***** Given text *****
Sweden has a decentralised education system, steered by goals and learning outcomes defined at the central level. The government has the overall responsibility and sets the framework for education at all levels but municipalities are responsible for organising most of the education from preschool to upper secondary school as well as municipal adult education and Swedish tuition for immigrants.
The public school system for children and young people covers:
- The preschool (förskolan)
- The preschool class (förskoleklassen)
- Compulsory school (grundskolan)
- Upper secondary school (gymnasieskolan)
- Education for pupils with learning disabilities (särskolan)
- Schools for pupils with impaired hearing (specialskolan)
- The Sami school (sameskolan)
The public school system for adults consists of:
- Municipal adult education (kommunal vuxenutbildning)
- Special education for adults (särskild utbildning för vuxna)
- Swedish tuition for immigrants (sfi)
- Liberal adult education (folkbildning)
Higher education is conducted at universities and university colleges, where both types of institutions have equivalent status with regard to undergraduate education.
The compulsory school system comprises compulsory school (grundskolan), the Sami school (sameskolan) for Sami-speaking children who live in the north of the country, schools for pupils with impaired hearing (specialskolan), and education for pupils with learning disabilities (grundsärskolan).
***** Data shown *****
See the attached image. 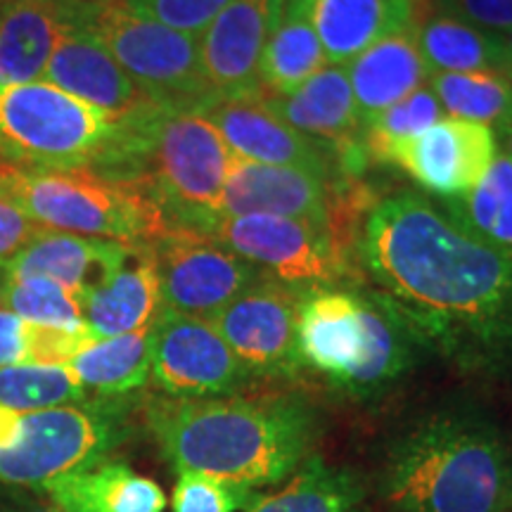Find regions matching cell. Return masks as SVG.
<instances>
[{
  "mask_svg": "<svg viewBox=\"0 0 512 512\" xmlns=\"http://www.w3.org/2000/svg\"><path fill=\"white\" fill-rule=\"evenodd\" d=\"M387 496L399 512H508L510 451L484 418L437 415L396 444Z\"/></svg>",
  "mask_w": 512,
  "mask_h": 512,
  "instance_id": "cell-3",
  "label": "cell"
},
{
  "mask_svg": "<svg viewBox=\"0 0 512 512\" xmlns=\"http://www.w3.org/2000/svg\"><path fill=\"white\" fill-rule=\"evenodd\" d=\"M356 259L415 339L472 373L512 370V252L401 190L370 207Z\"/></svg>",
  "mask_w": 512,
  "mask_h": 512,
  "instance_id": "cell-1",
  "label": "cell"
},
{
  "mask_svg": "<svg viewBox=\"0 0 512 512\" xmlns=\"http://www.w3.org/2000/svg\"><path fill=\"white\" fill-rule=\"evenodd\" d=\"M72 15L157 105L197 112L216 100L204 79L197 38L133 15L117 3L72 0Z\"/></svg>",
  "mask_w": 512,
  "mask_h": 512,
  "instance_id": "cell-8",
  "label": "cell"
},
{
  "mask_svg": "<svg viewBox=\"0 0 512 512\" xmlns=\"http://www.w3.org/2000/svg\"><path fill=\"white\" fill-rule=\"evenodd\" d=\"M230 157L202 112L155 105L133 119L124 178L150 190L171 228L207 235L219 221Z\"/></svg>",
  "mask_w": 512,
  "mask_h": 512,
  "instance_id": "cell-5",
  "label": "cell"
},
{
  "mask_svg": "<svg viewBox=\"0 0 512 512\" xmlns=\"http://www.w3.org/2000/svg\"><path fill=\"white\" fill-rule=\"evenodd\" d=\"M17 512H62L57 505H43V503H34L29 508H19Z\"/></svg>",
  "mask_w": 512,
  "mask_h": 512,
  "instance_id": "cell-42",
  "label": "cell"
},
{
  "mask_svg": "<svg viewBox=\"0 0 512 512\" xmlns=\"http://www.w3.org/2000/svg\"><path fill=\"white\" fill-rule=\"evenodd\" d=\"M197 112L214 124L235 157L271 166H292L332 183H337V171L342 174V166L330 145L294 131L259 98L211 100Z\"/></svg>",
  "mask_w": 512,
  "mask_h": 512,
  "instance_id": "cell-16",
  "label": "cell"
},
{
  "mask_svg": "<svg viewBox=\"0 0 512 512\" xmlns=\"http://www.w3.org/2000/svg\"><path fill=\"white\" fill-rule=\"evenodd\" d=\"M501 43H503V57H505L503 74L512 81V31H508V34L501 36Z\"/></svg>",
  "mask_w": 512,
  "mask_h": 512,
  "instance_id": "cell-40",
  "label": "cell"
},
{
  "mask_svg": "<svg viewBox=\"0 0 512 512\" xmlns=\"http://www.w3.org/2000/svg\"><path fill=\"white\" fill-rule=\"evenodd\" d=\"M131 245L114 240L81 238L43 228L27 247L12 256L3 271L8 278H48L81 302L86 292L112 278L126 261Z\"/></svg>",
  "mask_w": 512,
  "mask_h": 512,
  "instance_id": "cell-20",
  "label": "cell"
},
{
  "mask_svg": "<svg viewBox=\"0 0 512 512\" xmlns=\"http://www.w3.org/2000/svg\"><path fill=\"white\" fill-rule=\"evenodd\" d=\"M230 0H117V5L164 27L200 38Z\"/></svg>",
  "mask_w": 512,
  "mask_h": 512,
  "instance_id": "cell-35",
  "label": "cell"
},
{
  "mask_svg": "<svg viewBox=\"0 0 512 512\" xmlns=\"http://www.w3.org/2000/svg\"><path fill=\"white\" fill-rule=\"evenodd\" d=\"M285 486L264 496H252L245 512H356L361 486L351 472L313 458L294 470Z\"/></svg>",
  "mask_w": 512,
  "mask_h": 512,
  "instance_id": "cell-29",
  "label": "cell"
},
{
  "mask_svg": "<svg viewBox=\"0 0 512 512\" xmlns=\"http://www.w3.org/2000/svg\"><path fill=\"white\" fill-rule=\"evenodd\" d=\"M498 138H501V152L512 162V124L508 128H503V131L498 133Z\"/></svg>",
  "mask_w": 512,
  "mask_h": 512,
  "instance_id": "cell-41",
  "label": "cell"
},
{
  "mask_svg": "<svg viewBox=\"0 0 512 512\" xmlns=\"http://www.w3.org/2000/svg\"><path fill=\"white\" fill-rule=\"evenodd\" d=\"M29 320L0 309V368L29 363Z\"/></svg>",
  "mask_w": 512,
  "mask_h": 512,
  "instance_id": "cell-39",
  "label": "cell"
},
{
  "mask_svg": "<svg viewBox=\"0 0 512 512\" xmlns=\"http://www.w3.org/2000/svg\"><path fill=\"white\" fill-rule=\"evenodd\" d=\"M283 15V0H230L197 38L204 79L216 100L264 95L259 64Z\"/></svg>",
  "mask_w": 512,
  "mask_h": 512,
  "instance_id": "cell-14",
  "label": "cell"
},
{
  "mask_svg": "<svg viewBox=\"0 0 512 512\" xmlns=\"http://www.w3.org/2000/svg\"><path fill=\"white\" fill-rule=\"evenodd\" d=\"M43 81L119 119L138 117L157 105L128 79L110 50L76 22L72 0H69V24L50 55Z\"/></svg>",
  "mask_w": 512,
  "mask_h": 512,
  "instance_id": "cell-19",
  "label": "cell"
},
{
  "mask_svg": "<svg viewBox=\"0 0 512 512\" xmlns=\"http://www.w3.org/2000/svg\"><path fill=\"white\" fill-rule=\"evenodd\" d=\"M259 100L294 131L330 145L344 176L358 174L366 166L363 119L356 110L347 69L332 64L290 95L264 93Z\"/></svg>",
  "mask_w": 512,
  "mask_h": 512,
  "instance_id": "cell-17",
  "label": "cell"
},
{
  "mask_svg": "<svg viewBox=\"0 0 512 512\" xmlns=\"http://www.w3.org/2000/svg\"><path fill=\"white\" fill-rule=\"evenodd\" d=\"M413 27L382 38L347 64L356 110L363 121L408 98L430 81L432 72L422 60Z\"/></svg>",
  "mask_w": 512,
  "mask_h": 512,
  "instance_id": "cell-24",
  "label": "cell"
},
{
  "mask_svg": "<svg viewBox=\"0 0 512 512\" xmlns=\"http://www.w3.org/2000/svg\"><path fill=\"white\" fill-rule=\"evenodd\" d=\"M88 3H117V0H88Z\"/></svg>",
  "mask_w": 512,
  "mask_h": 512,
  "instance_id": "cell-43",
  "label": "cell"
},
{
  "mask_svg": "<svg viewBox=\"0 0 512 512\" xmlns=\"http://www.w3.org/2000/svg\"><path fill=\"white\" fill-rule=\"evenodd\" d=\"M0 192L31 221L81 238L152 245L169 230L143 183L93 169H0Z\"/></svg>",
  "mask_w": 512,
  "mask_h": 512,
  "instance_id": "cell-7",
  "label": "cell"
},
{
  "mask_svg": "<svg viewBox=\"0 0 512 512\" xmlns=\"http://www.w3.org/2000/svg\"><path fill=\"white\" fill-rule=\"evenodd\" d=\"M415 43L432 74L448 72H498L503 74L505 57L501 36L434 12L422 22L415 19Z\"/></svg>",
  "mask_w": 512,
  "mask_h": 512,
  "instance_id": "cell-27",
  "label": "cell"
},
{
  "mask_svg": "<svg viewBox=\"0 0 512 512\" xmlns=\"http://www.w3.org/2000/svg\"><path fill=\"white\" fill-rule=\"evenodd\" d=\"M83 323L98 339L150 328L162 311L159 273L150 245H131L112 278L81 297Z\"/></svg>",
  "mask_w": 512,
  "mask_h": 512,
  "instance_id": "cell-21",
  "label": "cell"
},
{
  "mask_svg": "<svg viewBox=\"0 0 512 512\" xmlns=\"http://www.w3.org/2000/svg\"><path fill=\"white\" fill-rule=\"evenodd\" d=\"M249 501V491L235 489L219 479L181 472L174 489V512H238Z\"/></svg>",
  "mask_w": 512,
  "mask_h": 512,
  "instance_id": "cell-36",
  "label": "cell"
},
{
  "mask_svg": "<svg viewBox=\"0 0 512 512\" xmlns=\"http://www.w3.org/2000/svg\"><path fill=\"white\" fill-rule=\"evenodd\" d=\"M162 309L214 320L238 294L264 278L259 268L195 230L169 228L152 242Z\"/></svg>",
  "mask_w": 512,
  "mask_h": 512,
  "instance_id": "cell-11",
  "label": "cell"
},
{
  "mask_svg": "<svg viewBox=\"0 0 512 512\" xmlns=\"http://www.w3.org/2000/svg\"><path fill=\"white\" fill-rule=\"evenodd\" d=\"M121 437L119 413L102 403L19 413L8 444L0 448V482L43 486L105 460Z\"/></svg>",
  "mask_w": 512,
  "mask_h": 512,
  "instance_id": "cell-9",
  "label": "cell"
},
{
  "mask_svg": "<svg viewBox=\"0 0 512 512\" xmlns=\"http://www.w3.org/2000/svg\"><path fill=\"white\" fill-rule=\"evenodd\" d=\"M309 3L311 0H283V15L259 64L261 91L268 95H290L328 67V57L311 24Z\"/></svg>",
  "mask_w": 512,
  "mask_h": 512,
  "instance_id": "cell-26",
  "label": "cell"
},
{
  "mask_svg": "<svg viewBox=\"0 0 512 512\" xmlns=\"http://www.w3.org/2000/svg\"><path fill=\"white\" fill-rule=\"evenodd\" d=\"M41 230L43 226L31 221L8 195L0 192V268L8 264L19 249L27 247Z\"/></svg>",
  "mask_w": 512,
  "mask_h": 512,
  "instance_id": "cell-38",
  "label": "cell"
},
{
  "mask_svg": "<svg viewBox=\"0 0 512 512\" xmlns=\"http://www.w3.org/2000/svg\"><path fill=\"white\" fill-rule=\"evenodd\" d=\"M444 211L460 228L486 245L512 252V162L498 152L482 183L444 200Z\"/></svg>",
  "mask_w": 512,
  "mask_h": 512,
  "instance_id": "cell-30",
  "label": "cell"
},
{
  "mask_svg": "<svg viewBox=\"0 0 512 512\" xmlns=\"http://www.w3.org/2000/svg\"><path fill=\"white\" fill-rule=\"evenodd\" d=\"M309 17L325 57L339 67L382 38L413 27L418 0H311Z\"/></svg>",
  "mask_w": 512,
  "mask_h": 512,
  "instance_id": "cell-22",
  "label": "cell"
},
{
  "mask_svg": "<svg viewBox=\"0 0 512 512\" xmlns=\"http://www.w3.org/2000/svg\"><path fill=\"white\" fill-rule=\"evenodd\" d=\"M444 119L441 102L430 86L403 98L396 105L363 121V152L366 159L380 164H392V157L403 140L420 136L422 131Z\"/></svg>",
  "mask_w": 512,
  "mask_h": 512,
  "instance_id": "cell-33",
  "label": "cell"
},
{
  "mask_svg": "<svg viewBox=\"0 0 512 512\" xmlns=\"http://www.w3.org/2000/svg\"><path fill=\"white\" fill-rule=\"evenodd\" d=\"M0 309L50 328H81L83 309L72 292L48 278H8L0 287Z\"/></svg>",
  "mask_w": 512,
  "mask_h": 512,
  "instance_id": "cell-34",
  "label": "cell"
},
{
  "mask_svg": "<svg viewBox=\"0 0 512 512\" xmlns=\"http://www.w3.org/2000/svg\"><path fill=\"white\" fill-rule=\"evenodd\" d=\"M88 392L67 366H22L0 368V406L19 413L48 411L86 401Z\"/></svg>",
  "mask_w": 512,
  "mask_h": 512,
  "instance_id": "cell-32",
  "label": "cell"
},
{
  "mask_svg": "<svg viewBox=\"0 0 512 512\" xmlns=\"http://www.w3.org/2000/svg\"><path fill=\"white\" fill-rule=\"evenodd\" d=\"M335 185L309 171L230 157L219 219L271 214L330 226Z\"/></svg>",
  "mask_w": 512,
  "mask_h": 512,
  "instance_id": "cell-18",
  "label": "cell"
},
{
  "mask_svg": "<svg viewBox=\"0 0 512 512\" xmlns=\"http://www.w3.org/2000/svg\"><path fill=\"white\" fill-rule=\"evenodd\" d=\"M430 88L448 117L501 133L512 124V81L498 72L432 74Z\"/></svg>",
  "mask_w": 512,
  "mask_h": 512,
  "instance_id": "cell-31",
  "label": "cell"
},
{
  "mask_svg": "<svg viewBox=\"0 0 512 512\" xmlns=\"http://www.w3.org/2000/svg\"><path fill=\"white\" fill-rule=\"evenodd\" d=\"M413 332L377 290H306L297 342L302 366L354 394H370L406 373Z\"/></svg>",
  "mask_w": 512,
  "mask_h": 512,
  "instance_id": "cell-4",
  "label": "cell"
},
{
  "mask_svg": "<svg viewBox=\"0 0 512 512\" xmlns=\"http://www.w3.org/2000/svg\"><path fill=\"white\" fill-rule=\"evenodd\" d=\"M437 10L460 22L486 31V34L505 36L512 31V0H434Z\"/></svg>",
  "mask_w": 512,
  "mask_h": 512,
  "instance_id": "cell-37",
  "label": "cell"
},
{
  "mask_svg": "<svg viewBox=\"0 0 512 512\" xmlns=\"http://www.w3.org/2000/svg\"><path fill=\"white\" fill-rule=\"evenodd\" d=\"M304 292L259 278L211 320L249 375H294L302 368L297 320Z\"/></svg>",
  "mask_w": 512,
  "mask_h": 512,
  "instance_id": "cell-13",
  "label": "cell"
},
{
  "mask_svg": "<svg viewBox=\"0 0 512 512\" xmlns=\"http://www.w3.org/2000/svg\"><path fill=\"white\" fill-rule=\"evenodd\" d=\"M147 422L178 472L252 491L290 477L304 463L313 420L290 399H157Z\"/></svg>",
  "mask_w": 512,
  "mask_h": 512,
  "instance_id": "cell-2",
  "label": "cell"
},
{
  "mask_svg": "<svg viewBox=\"0 0 512 512\" xmlns=\"http://www.w3.org/2000/svg\"><path fill=\"white\" fill-rule=\"evenodd\" d=\"M131 119H119L48 81L0 86V152L24 169H93L121 178Z\"/></svg>",
  "mask_w": 512,
  "mask_h": 512,
  "instance_id": "cell-6",
  "label": "cell"
},
{
  "mask_svg": "<svg viewBox=\"0 0 512 512\" xmlns=\"http://www.w3.org/2000/svg\"><path fill=\"white\" fill-rule=\"evenodd\" d=\"M150 377L169 399H214L233 396L252 375L211 320L162 309L152 323Z\"/></svg>",
  "mask_w": 512,
  "mask_h": 512,
  "instance_id": "cell-12",
  "label": "cell"
},
{
  "mask_svg": "<svg viewBox=\"0 0 512 512\" xmlns=\"http://www.w3.org/2000/svg\"><path fill=\"white\" fill-rule=\"evenodd\" d=\"M62 512H164L166 496L155 479L124 463H100L41 486Z\"/></svg>",
  "mask_w": 512,
  "mask_h": 512,
  "instance_id": "cell-25",
  "label": "cell"
},
{
  "mask_svg": "<svg viewBox=\"0 0 512 512\" xmlns=\"http://www.w3.org/2000/svg\"><path fill=\"white\" fill-rule=\"evenodd\" d=\"M69 24V0H5L0 5V86L43 81Z\"/></svg>",
  "mask_w": 512,
  "mask_h": 512,
  "instance_id": "cell-23",
  "label": "cell"
},
{
  "mask_svg": "<svg viewBox=\"0 0 512 512\" xmlns=\"http://www.w3.org/2000/svg\"><path fill=\"white\" fill-rule=\"evenodd\" d=\"M207 238L299 290L335 285L351 271V252L323 223L271 214L223 216Z\"/></svg>",
  "mask_w": 512,
  "mask_h": 512,
  "instance_id": "cell-10",
  "label": "cell"
},
{
  "mask_svg": "<svg viewBox=\"0 0 512 512\" xmlns=\"http://www.w3.org/2000/svg\"><path fill=\"white\" fill-rule=\"evenodd\" d=\"M496 155V133L489 126L444 117L420 136L403 140L392 166L406 171L432 195L453 200L482 183Z\"/></svg>",
  "mask_w": 512,
  "mask_h": 512,
  "instance_id": "cell-15",
  "label": "cell"
},
{
  "mask_svg": "<svg viewBox=\"0 0 512 512\" xmlns=\"http://www.w3.org/2000/svg\"><path fill=\"white\" fill-rule=\"evenodd\" d=\"M152 325L119 337L95 339L67 368L76 375L86 392L100 396H121L136 392L150 380Z\"/></svg>",
  "mask_w": 512,
  "mask_h": 512,
  "instance_id": "cell-28",
  "label": "cell"
}]
</instances>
*****
Tasks to carry out:
**a.** Rewrite the section of the description of Sweden's education system that opens with the words "- Schools for" and closes with "for immigrants (sfi)", switching "impaired hearing" to "hearing impairments".
**b.** Resume the text on the Swedish education system from the point where it stops.

The answers:
**a.**
- Schools for pupils with hearing impairments (specialskolan)
- The Sami school (sameskolan)
The public school system for adults consists of:
- Municipal adult education (kommunal vuxenutbildning)
- Special education for adults (särskild utbildning för vuxna)
- Swedish tuition for immigrants (sfi)

**b.**
Municipalities are obliged to arrange preschool classes (förskoleklass) for all children six years of age. Participation in the preschool class is mandatory.
Under the Education Act, nine years of compulsory schooling is obligatory for all children aged 7 to 16, i.e. school attendance is compulsory. The Education Act also states that children and young people have a right to receive education in the national school system. Although most children start school in the year they turn seven, the start of compulsory schooling is flexible and the starting age can vary from six to eight according to the wish of the parents or guardian. Compulsory attendance at school lasts for nine years, regardless of starting age.
As of January 2002, the right to education includes children seeking asylum and children in similar circumstances. They are to have access to preschool activities, school-age childcare and education in the public education system on essentially the same conditions as children resident in Sweden.
A new Education Act (Skollagen) came into force by the autumn term of 2011. As a consequence, a new curriculum for the compulsory school system (Läroplan för grundskolan, förskoleklassen och fritidshemmet) applies as of autumn 2011. It covers the compulsory school (grundskola), the preschool class (förskoleklass) and leisure-time centres (fritidshem). In addition, there are new curricula for schools for pupils with impaired hearing (specialskola) and schools for pupils with learning disabilities (grundsärskola). In 1998, the preschool (förskola) received its first national curriculum, which was replaced in 2018 (Läroplan för förskolan).
Schools at the compulsory level are funded by municipal grants from the pupils' home municipalities and by state grants, i.e. are grant-aided, and free of charge, and this also includes school meals, tools and equipment and (when needed) transport. For more information on financing, see 3.1 - Funding.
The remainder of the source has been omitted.